Data from: A method to generate multi-locus barcodes of pinned insect specimens using MiSeq
Data files
Jan 15, 2020 version files 2.98 MB
Abstract
For molecular insect identification, amplicon sequencing methods are recommended because they offer a cost effective approach for targeting small sets of informative genes from multiple samples. In this context, high-throughput multilocus amplicon sequencing has been achieved using the MiSeq Illumina sequencing platform. However, this approach generates short gene fragments of less than 500 bp, which then have to be overlapped using bioinformatics to achieve longer sequence lengths. This increases the risk of generating chimeric sequences or leads to the formation of incomplete loci. Here, we propose a modified nested amplicon sequencing method for targeting multiple loci from pinned insect specimens using the MiSeq Illumina platform. The modification exists in using a three-step nested PCR approach targeting near full length loci in the initial PCR and subsequently amplifying short fragments between 300 and 350 bp for high-throughput sequencing using Illumina chemistry. Using this method, we generated 407 barcode-compliant sequences for three loci from 98 of 138 pinned specimens. This method worked best for pinned specimens aged between 0 - 5 years, with a limit of 10 years for pinned and 14 years for ethanol preserved specimens. Hence, our method overcomes some of the challenges of amplicon sequencing using short read Next Generation Sequencing and improves possibilities to create high quality multilocus barcodes from insect collections.

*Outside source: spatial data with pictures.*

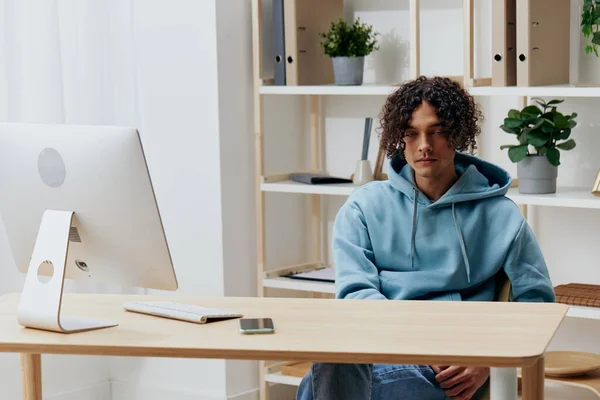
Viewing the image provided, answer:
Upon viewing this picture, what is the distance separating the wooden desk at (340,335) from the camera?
195 centimetres

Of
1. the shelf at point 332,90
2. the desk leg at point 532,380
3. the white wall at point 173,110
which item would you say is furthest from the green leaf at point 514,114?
the desk leg at point 532,380

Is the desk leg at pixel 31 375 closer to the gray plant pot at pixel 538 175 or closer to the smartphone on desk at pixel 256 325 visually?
the smartphone on desk at pixel 256 325

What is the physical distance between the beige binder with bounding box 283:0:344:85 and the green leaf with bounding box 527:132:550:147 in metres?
0.89

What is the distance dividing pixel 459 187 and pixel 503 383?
0.69 meters

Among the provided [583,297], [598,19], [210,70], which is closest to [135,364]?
[210,70]

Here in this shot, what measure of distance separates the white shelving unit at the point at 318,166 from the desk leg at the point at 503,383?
4.18 ft

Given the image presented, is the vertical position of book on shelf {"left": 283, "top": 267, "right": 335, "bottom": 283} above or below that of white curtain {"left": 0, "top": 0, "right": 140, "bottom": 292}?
below

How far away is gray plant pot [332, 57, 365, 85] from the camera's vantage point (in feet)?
12.5

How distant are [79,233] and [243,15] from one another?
1.81 m

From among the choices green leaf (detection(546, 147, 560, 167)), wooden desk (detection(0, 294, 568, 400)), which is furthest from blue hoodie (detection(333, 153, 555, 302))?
green leaf (detection(546, 147, 560, 167))

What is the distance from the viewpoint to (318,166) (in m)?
4.27

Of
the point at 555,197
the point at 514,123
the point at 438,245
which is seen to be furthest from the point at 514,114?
the point at 438,245

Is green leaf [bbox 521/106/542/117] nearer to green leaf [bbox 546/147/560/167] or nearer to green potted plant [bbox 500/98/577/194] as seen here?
green potted plant [bbox 500/98/577/194]

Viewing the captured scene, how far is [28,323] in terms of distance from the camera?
223cm
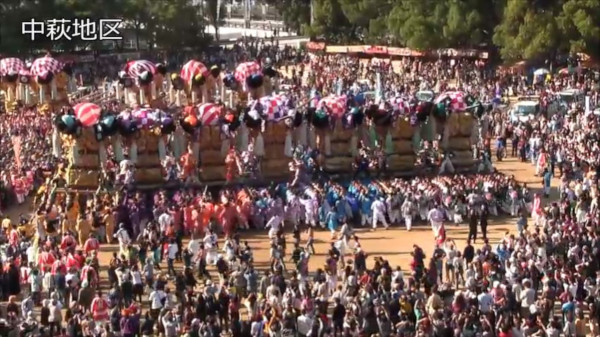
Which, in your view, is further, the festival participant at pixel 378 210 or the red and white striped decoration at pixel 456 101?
the red and white striped decoration at pixel 456 101

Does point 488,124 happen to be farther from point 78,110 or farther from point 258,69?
point 78,110

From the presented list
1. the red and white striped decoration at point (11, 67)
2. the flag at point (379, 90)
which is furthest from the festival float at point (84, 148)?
the flag at point (379, 90)

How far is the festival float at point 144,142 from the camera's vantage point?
35875mm

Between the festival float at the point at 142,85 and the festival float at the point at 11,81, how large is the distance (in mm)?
5435

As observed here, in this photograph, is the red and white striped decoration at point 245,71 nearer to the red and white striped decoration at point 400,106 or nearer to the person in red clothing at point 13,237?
the red and white striped decoration at point 400,106

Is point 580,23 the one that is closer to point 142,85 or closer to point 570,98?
point 570,98

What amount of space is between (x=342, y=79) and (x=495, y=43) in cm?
995

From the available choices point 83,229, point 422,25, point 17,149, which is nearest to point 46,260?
point 83,229

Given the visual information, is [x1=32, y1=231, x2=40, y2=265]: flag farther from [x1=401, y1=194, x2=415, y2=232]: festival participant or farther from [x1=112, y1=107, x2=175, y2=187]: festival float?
[x1=401, y1=194, x2=415, y2=232]: festival participant

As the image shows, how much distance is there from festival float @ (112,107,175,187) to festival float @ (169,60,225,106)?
12556 mm

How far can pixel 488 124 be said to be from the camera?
44875mm

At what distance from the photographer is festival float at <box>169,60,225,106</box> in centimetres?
4903

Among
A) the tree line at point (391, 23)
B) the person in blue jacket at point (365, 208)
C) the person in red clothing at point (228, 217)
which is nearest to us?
the person in red clothing at point (228, 217)

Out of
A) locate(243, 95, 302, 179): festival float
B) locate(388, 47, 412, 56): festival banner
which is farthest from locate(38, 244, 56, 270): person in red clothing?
locate(388, 47, 412, 56): festival banner
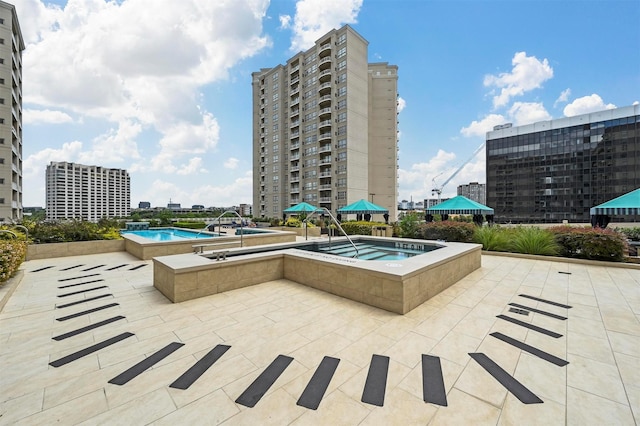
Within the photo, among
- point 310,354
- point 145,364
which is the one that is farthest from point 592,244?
point 145,364

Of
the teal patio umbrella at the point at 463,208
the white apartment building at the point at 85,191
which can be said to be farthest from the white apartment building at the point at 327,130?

DNA was extracted from legs of pinned and ethanol preserved specimens and amplified using a modified nested PCR approach in order to allow sequencing on the illumina MiSeq platform. The raw sequence data generated was processed using custom scripts and the consesus sequences analysed as described in the manuscript including blast searching against the GenBank database accessed through the Geneious software program (v 8.1.3).